• WORKING DATA:
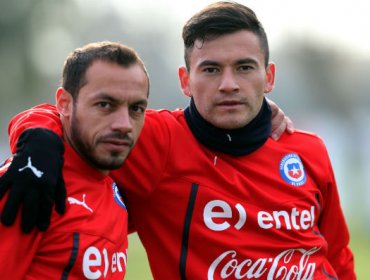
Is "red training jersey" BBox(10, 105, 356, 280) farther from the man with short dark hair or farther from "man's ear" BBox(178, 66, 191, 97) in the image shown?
the man with short dark hair

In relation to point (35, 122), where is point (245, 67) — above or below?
above

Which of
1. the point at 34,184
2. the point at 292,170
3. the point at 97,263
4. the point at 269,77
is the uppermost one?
the point at 269,77

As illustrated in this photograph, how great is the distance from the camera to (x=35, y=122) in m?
4.22

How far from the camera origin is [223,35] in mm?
4633

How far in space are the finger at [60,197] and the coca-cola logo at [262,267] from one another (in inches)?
42.6

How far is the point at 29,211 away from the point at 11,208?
0.08 m

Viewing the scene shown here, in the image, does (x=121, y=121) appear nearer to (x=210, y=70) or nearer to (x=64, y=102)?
(x=64, y=102)

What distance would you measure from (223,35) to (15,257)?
1.70 meters

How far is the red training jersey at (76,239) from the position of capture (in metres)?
3.68

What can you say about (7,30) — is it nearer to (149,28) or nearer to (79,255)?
(149,28)

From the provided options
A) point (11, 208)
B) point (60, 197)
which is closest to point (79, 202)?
point (60, 197)

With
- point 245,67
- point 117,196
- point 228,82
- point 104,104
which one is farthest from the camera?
point 245,67

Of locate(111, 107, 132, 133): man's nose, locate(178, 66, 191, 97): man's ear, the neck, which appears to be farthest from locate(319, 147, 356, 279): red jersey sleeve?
locate(111, 107, 132, 133): man's nose

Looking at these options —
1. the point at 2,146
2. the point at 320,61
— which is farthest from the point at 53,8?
the point at 320,61
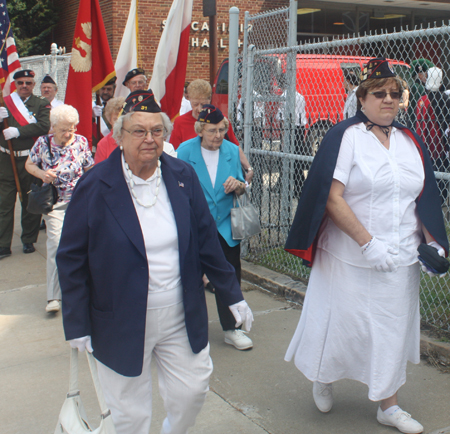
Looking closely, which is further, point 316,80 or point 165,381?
point 316,80

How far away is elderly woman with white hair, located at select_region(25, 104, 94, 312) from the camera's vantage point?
198 inches

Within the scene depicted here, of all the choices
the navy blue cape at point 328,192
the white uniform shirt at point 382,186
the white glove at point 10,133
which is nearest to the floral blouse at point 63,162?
the white glove at point 10,133

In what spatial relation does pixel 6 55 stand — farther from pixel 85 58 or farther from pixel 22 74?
pixel 85 58

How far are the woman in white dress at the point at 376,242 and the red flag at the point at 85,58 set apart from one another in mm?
3332

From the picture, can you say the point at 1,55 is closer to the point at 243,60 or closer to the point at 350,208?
the point at 243,60

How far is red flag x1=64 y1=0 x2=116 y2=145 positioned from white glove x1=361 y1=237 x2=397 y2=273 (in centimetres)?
361

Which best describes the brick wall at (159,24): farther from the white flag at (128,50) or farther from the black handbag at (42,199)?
the black handbag at (42,199)

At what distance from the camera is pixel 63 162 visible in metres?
5.08

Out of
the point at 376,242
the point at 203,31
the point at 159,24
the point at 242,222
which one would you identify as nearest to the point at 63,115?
the point at 242,222

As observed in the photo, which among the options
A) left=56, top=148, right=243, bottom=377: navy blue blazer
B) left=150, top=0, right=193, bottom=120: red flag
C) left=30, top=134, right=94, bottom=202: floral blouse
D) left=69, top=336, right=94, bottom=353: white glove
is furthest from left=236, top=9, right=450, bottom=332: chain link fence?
left=69, top=336, right=94, bottom=353: white glove

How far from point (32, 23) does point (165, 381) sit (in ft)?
65.8

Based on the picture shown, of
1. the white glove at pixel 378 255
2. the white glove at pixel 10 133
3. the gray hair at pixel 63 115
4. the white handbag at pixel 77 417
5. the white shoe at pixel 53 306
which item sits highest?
the gray hair at pixel 63 115

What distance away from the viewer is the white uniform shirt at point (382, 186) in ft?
Result: 9.95

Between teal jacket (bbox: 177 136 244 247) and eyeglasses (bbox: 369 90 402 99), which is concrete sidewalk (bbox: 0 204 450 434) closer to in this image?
teal jacket (bbox: 177 136 244 247)
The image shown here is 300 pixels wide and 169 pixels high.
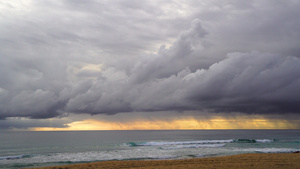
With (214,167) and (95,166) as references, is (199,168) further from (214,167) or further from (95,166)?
(95,166)

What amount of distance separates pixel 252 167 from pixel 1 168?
2478 centimetres

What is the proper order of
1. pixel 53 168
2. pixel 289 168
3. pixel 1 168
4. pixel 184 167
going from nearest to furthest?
pixel 289 168, pixel 184 167, pixel 53 168, pixel 1 168

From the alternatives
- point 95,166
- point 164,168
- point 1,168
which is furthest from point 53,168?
point 164,168

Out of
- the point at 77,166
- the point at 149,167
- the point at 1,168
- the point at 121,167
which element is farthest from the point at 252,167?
the point at 1,168

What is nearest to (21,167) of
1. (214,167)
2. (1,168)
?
(1,168)

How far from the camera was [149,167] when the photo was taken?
835 inches

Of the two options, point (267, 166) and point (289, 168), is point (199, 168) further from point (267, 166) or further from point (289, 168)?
point (289, 168)

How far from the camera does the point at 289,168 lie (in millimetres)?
19766

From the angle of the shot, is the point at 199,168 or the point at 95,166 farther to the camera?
the point at 95,166

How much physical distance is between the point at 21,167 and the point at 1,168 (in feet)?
6.67

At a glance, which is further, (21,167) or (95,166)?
(21,167)

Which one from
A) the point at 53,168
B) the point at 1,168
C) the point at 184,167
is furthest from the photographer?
the point at 1,168

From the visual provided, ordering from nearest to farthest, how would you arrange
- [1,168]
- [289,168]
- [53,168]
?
[289,168] < [53,168] < [1,168]

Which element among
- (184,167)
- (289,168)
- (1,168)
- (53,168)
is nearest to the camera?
(289,168)
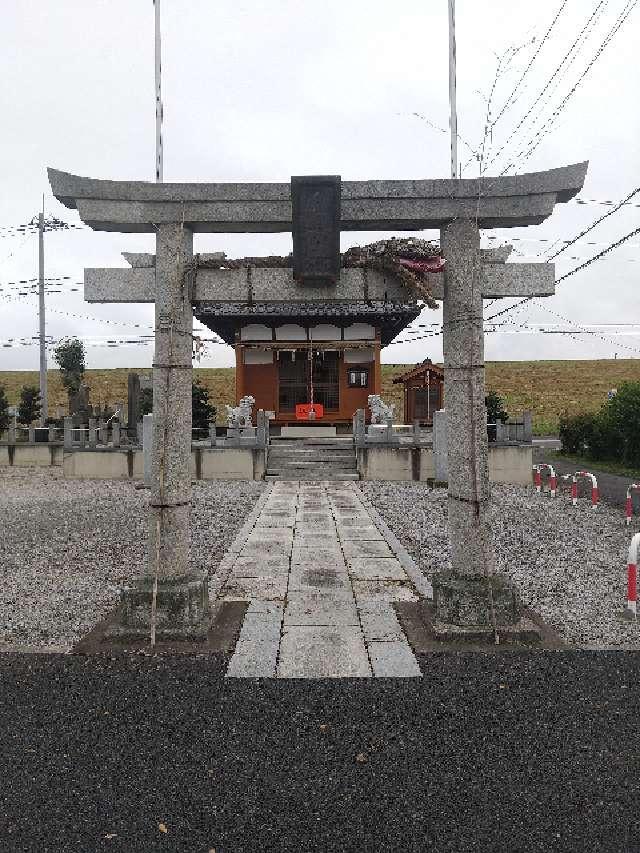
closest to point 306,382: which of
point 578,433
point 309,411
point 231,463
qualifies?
point 309,411

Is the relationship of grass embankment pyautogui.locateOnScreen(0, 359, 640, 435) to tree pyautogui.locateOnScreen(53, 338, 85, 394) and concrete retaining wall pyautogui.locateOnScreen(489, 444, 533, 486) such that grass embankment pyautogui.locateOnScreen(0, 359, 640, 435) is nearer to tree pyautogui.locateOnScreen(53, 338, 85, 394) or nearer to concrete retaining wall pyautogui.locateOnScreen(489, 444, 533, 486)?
tree pyautogui.locateOnScreen(53, 338, 85, 394)

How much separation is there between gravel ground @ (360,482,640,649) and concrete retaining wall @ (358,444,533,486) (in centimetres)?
209

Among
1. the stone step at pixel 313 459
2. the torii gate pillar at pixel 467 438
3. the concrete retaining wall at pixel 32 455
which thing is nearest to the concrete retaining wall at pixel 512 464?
the stone step at pixel 313 459

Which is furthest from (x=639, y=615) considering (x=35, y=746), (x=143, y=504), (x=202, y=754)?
(x=143, y=504)

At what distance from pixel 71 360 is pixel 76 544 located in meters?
32.2

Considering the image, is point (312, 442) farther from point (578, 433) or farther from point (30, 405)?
point (30, 405)

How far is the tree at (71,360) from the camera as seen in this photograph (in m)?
37.2

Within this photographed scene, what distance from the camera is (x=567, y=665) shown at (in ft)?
14.9

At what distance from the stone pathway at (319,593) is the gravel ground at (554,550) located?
0.75 meters

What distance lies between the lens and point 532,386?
258 feet

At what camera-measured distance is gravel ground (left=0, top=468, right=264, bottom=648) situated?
5832 millimetres

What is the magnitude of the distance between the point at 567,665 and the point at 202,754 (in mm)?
3087

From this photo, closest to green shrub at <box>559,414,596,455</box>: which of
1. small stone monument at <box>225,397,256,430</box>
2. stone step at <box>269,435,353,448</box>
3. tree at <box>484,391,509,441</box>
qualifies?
tree at <box>484,391,509,441</box>

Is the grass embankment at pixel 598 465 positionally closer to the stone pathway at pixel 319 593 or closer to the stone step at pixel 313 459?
the stone step at pixel 313 459
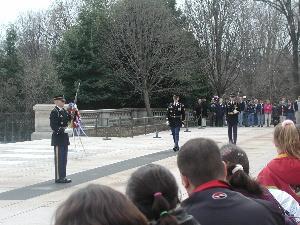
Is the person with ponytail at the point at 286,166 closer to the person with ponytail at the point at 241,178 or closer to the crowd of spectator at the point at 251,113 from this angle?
the person with ponytail at the point at 241,178

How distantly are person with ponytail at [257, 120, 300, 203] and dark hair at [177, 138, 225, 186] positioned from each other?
5.92ft

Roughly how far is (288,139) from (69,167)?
34.0ft

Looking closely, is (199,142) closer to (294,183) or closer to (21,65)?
(294,183)

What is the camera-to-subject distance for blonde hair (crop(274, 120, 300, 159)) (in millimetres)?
5297

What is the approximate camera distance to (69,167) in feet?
49.7

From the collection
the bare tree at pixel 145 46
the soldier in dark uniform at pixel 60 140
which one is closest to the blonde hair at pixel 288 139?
the soldier in dark uniform at pixel 60 140

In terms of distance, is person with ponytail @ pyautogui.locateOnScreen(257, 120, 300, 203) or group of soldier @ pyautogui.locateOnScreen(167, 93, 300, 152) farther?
group of soldier @ pyautogui.locateOnScreen(167, 93, 300, 152)

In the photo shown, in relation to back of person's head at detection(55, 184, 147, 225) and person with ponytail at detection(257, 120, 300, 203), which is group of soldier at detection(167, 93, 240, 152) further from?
back of person's head at detection(55, 184, 147, 225)

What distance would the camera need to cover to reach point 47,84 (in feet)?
129

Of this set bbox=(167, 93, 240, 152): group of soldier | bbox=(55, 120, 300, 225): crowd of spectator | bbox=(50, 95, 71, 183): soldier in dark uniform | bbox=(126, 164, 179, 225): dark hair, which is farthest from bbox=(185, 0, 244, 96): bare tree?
bbox=(126, 164, 179, 225): dark hair

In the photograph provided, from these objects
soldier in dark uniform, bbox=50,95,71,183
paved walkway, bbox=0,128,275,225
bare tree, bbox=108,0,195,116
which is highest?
bare tree, bbox=108,0,195,116

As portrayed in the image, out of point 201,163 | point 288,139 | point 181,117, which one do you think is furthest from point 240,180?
point 181,117

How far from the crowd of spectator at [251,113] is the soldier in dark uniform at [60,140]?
2250cm

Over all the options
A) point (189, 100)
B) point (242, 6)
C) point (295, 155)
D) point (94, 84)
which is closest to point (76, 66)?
point (94, 84)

• EXERCISE PROMPT: Pick out every line in the records that has the word "person" in it, and copy each of those lines in full.

• CORRECT OUTPUT:
Is the person with ponytail at the point at 286,166 closer to the person with ponytail at the point at 241,178 or closer to the crowd of spectator at the point at 251,113 from this angle?
the person with ponytail at the point at 241,178
How distantly are person with ponytail at [257, 120, 300, 203] and dark hair at [177, 138, 225, 186] positioned from each other?
In terms of distance, is person with ponytail @ pyautogui.locateOnScreen(257, 120, 300, 203) or group of soldier @ pyautogui.locateOnScreen(167, 93, 300, 152) farther?
In the photo shown, in relation to back of person's head at detection(55, 184, 147, 225) and person with ponytail at detection(257, 120, 300, 203), which is group of soldier at detection(167, 93, 240, 152) further from?
back of person's head at detection(55, 184, 147, 225)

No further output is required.